Chet Ramey wrote:
Don't assume that every use of something like this has to do with /proc.
Here's a representative report:

"I was wondering what would happen if I'd do something like that:
$ foo="$(cat file_containing_ascii_null_byte)"
or faster
$ foo="$(<file_containing_ascii_null_byte)"

I checked it out and had to realize that the ASCII char \0 had
been filtered out of the file before it was assigned to foo.
Unfortunately a web search and a quick look at
http://www.gnu.org/software/bash/manual/bash.html#Command-Substitution
didn't help me.

Is this behaviour intended? Is there any possibility to fix that
(if it's no feature)?"
----
I asked the same question and wanted the same resolution -- some way to
accomplish what I intended.  I never asked for a WARNING... that's literally
putting salt in the wound.  I can see it wouldn't be easy to implement given
other constraints, but that doesn't mean I wouldn't like the feature if it
was able to be implemented.    But giving a warning that you can't globally
turn off?  Just because people *want* a feature doesn't mean you should
~flaunt~ (hyperbole) Bash's lack of the feature with warnings that can't
be disabled. _If_ I didn't know better, I'd say it was malicious checks
to ensure no one would expect it.  Whereas I would counter with: is it
documented under the read function?

If it wasn't documented, what would you expect people to "expect" or "ask
about"?  So what happens if I read in invalid UTF8, or if I read in a file
from disk that has no "\n" at the end of the file -- do you add one?  Do you
throw away the line?

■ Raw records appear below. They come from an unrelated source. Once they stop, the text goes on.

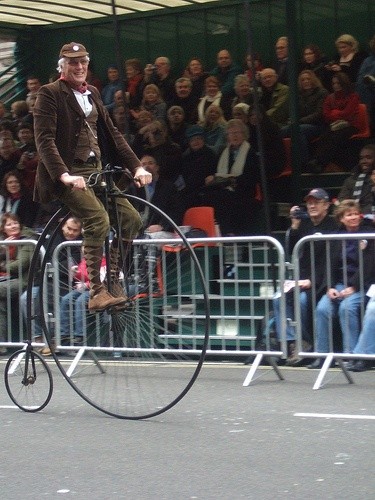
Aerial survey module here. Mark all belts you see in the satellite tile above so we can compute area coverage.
[73,155,97,164]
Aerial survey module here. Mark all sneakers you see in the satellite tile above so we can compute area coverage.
[107,283,134,311]
[88,287,125,314]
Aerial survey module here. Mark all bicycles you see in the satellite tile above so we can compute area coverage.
[4,166,211,419]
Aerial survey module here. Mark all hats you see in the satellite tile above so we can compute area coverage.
[305,187,329,201]
[59,42,89,58]
[186,125,205,138]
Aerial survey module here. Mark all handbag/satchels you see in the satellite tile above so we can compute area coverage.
[330,119,349,130]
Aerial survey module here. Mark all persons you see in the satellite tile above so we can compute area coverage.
[243,52,265,82]
[274,36,289,84]
[232,102,251,124]
[296,70,329,167]
[275,143,375,371]
[197,76,232,120]
[175,126,218,186]
[140,155,177,231]
[197,103,226,156]
[230,74,260,109]
[303,44,333,91]
[198,119,260,237]
[247,104,287,179]
[355,37,375,111]
[209,48,242,96]
[302,72,360,174]
[0,56,206,358]
[322,34,369,91]
[256,68,290,128]
[33,42,153,313]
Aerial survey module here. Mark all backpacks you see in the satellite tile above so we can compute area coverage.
[247,310,285,366]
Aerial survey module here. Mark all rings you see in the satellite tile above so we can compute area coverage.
[74,183,77,185]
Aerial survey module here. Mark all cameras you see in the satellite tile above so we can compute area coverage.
[294,210,309,220]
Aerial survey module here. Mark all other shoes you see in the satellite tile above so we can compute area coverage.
[307,357,335,369]
[32,337,42,353]
[349,359,372,372]
[67,342,80,356]
[41,348,52,356]
[0,346,7,354]
[342,359,356,370]
[286,348,306,365]
[224,264,234,279]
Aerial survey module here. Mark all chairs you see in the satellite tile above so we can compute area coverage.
[352,103,370,138]
[133,206,216,300]
[274,138,292,179]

Various pieces of software feel a need to change previous behavior (nothing special was done and usually you had a partial line at the end
of the file), by either ignoring the last line (rare, usually accident) or
appending one for you (which corrupts text files that are size-checked as a
means for determining validity).

Now bash emits warnings for what has been *normal* behavior.  So anyone with
working code/scripts that expect the normal behavior will now be penalized
with a new warning that can't be globally turned off -- only by editing
all the instances.  That's not a good way to deal with this -- especially if
all these borderline cases aren't documented in the manpage.